Data provided
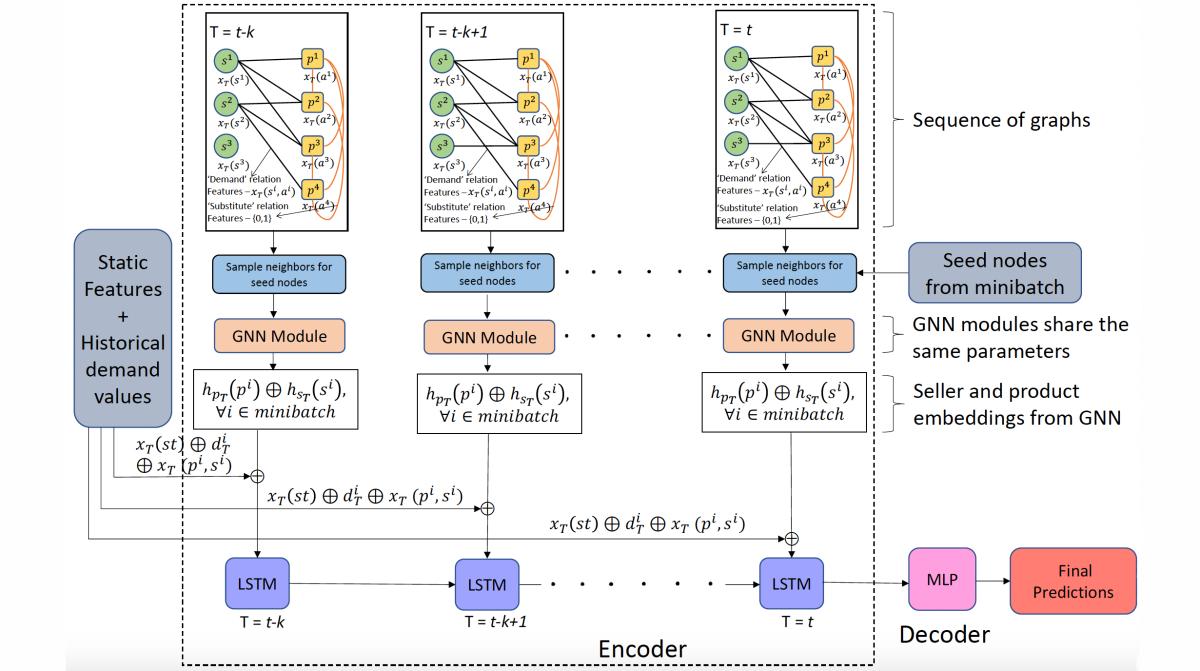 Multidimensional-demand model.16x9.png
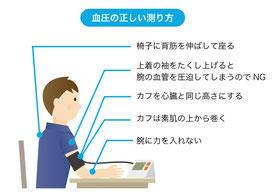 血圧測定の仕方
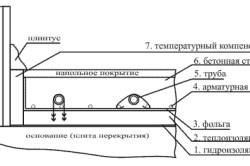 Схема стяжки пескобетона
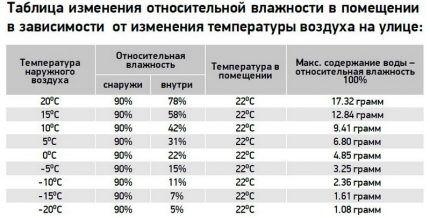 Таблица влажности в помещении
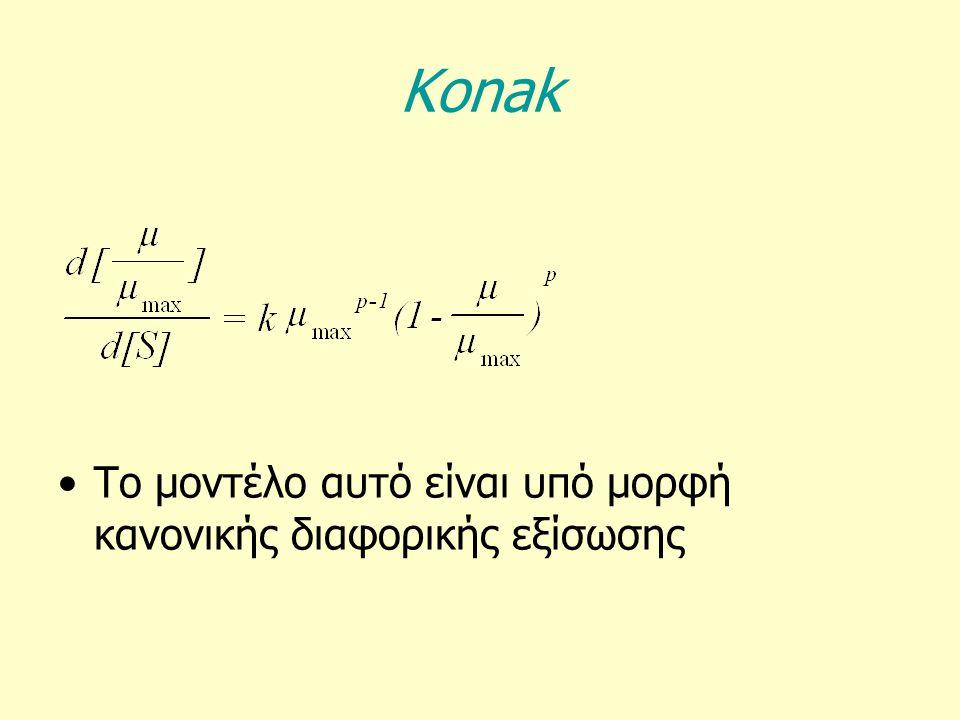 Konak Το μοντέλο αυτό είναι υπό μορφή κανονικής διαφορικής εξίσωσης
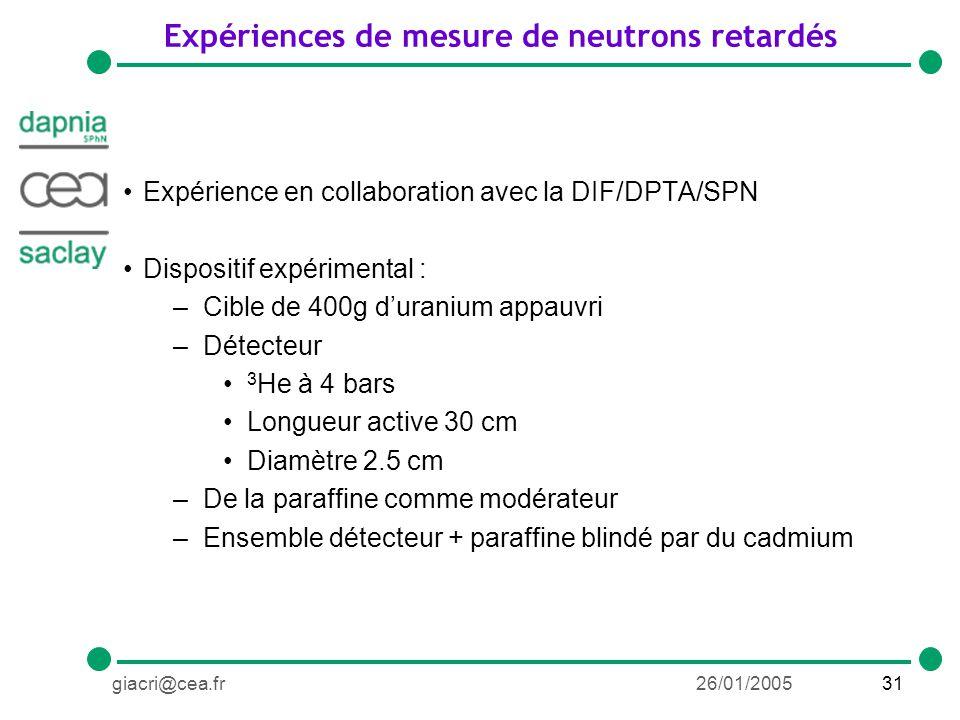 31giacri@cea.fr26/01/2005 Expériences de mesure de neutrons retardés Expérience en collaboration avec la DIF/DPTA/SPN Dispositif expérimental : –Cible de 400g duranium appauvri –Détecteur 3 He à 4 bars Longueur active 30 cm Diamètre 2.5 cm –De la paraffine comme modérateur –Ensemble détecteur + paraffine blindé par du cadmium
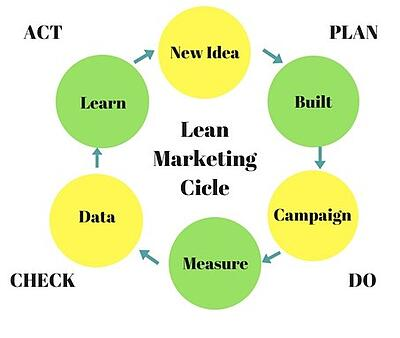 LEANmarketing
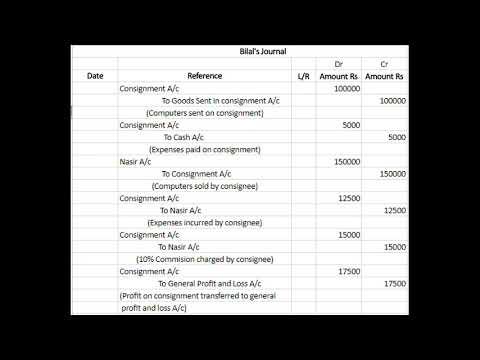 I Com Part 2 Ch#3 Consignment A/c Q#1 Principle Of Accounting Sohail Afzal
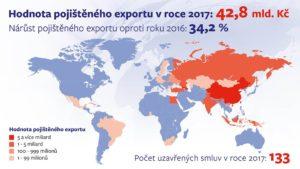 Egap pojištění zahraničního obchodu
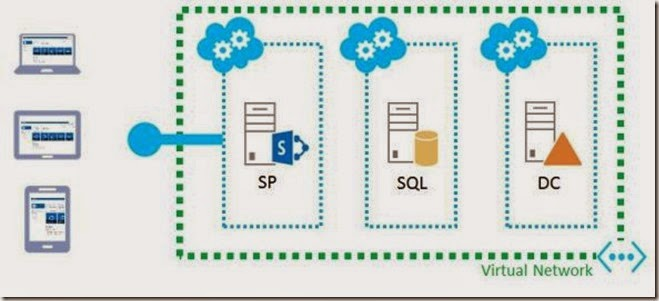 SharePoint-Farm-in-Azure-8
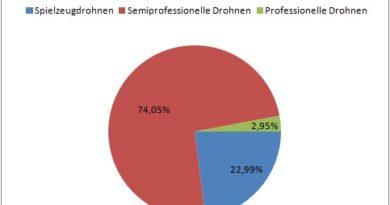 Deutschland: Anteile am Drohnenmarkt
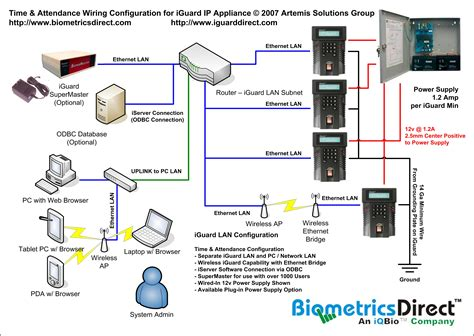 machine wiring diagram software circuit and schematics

Task item
Exclude the pictures and give back the rest of the data above exactly as written.

Exercise answer
 Multidimensional-demand model.16x9.png
 血圧測定の仕方
 Схема стяжки пескобетона
 Таблица влажности в помещении
 Konak Το μοντέλο αυτό είναι υπό μορφή κανονικής διαφορικής εξίσωσης
 31giacri@cea.fr26/01/2005 Expériences de mesure de neutrons retardés Expérience en collaboration avec la DIF/DPTA/SPN Dispositif expérimental : –Cible de 400g duranium appauvri –Détecteur 3 He à 4 bars Longueur active 30 cm Diamètre 2.5 cm –De la paraffine comme modérateur –Ensemble détecteur + paraffine blindé par du cadmium
 LEANmarketing
 I Com Part 2 Ch#3 Consignment A/c Q#1 Principle Of Accounting Sohail Afzal
 Egap pojištění zahraničního obchodu
 SharePoint-Farm-in-Azure-8
 Deutschland: Anteile am Drohnenmarkt
 machine wiring diagram software circuit and schematics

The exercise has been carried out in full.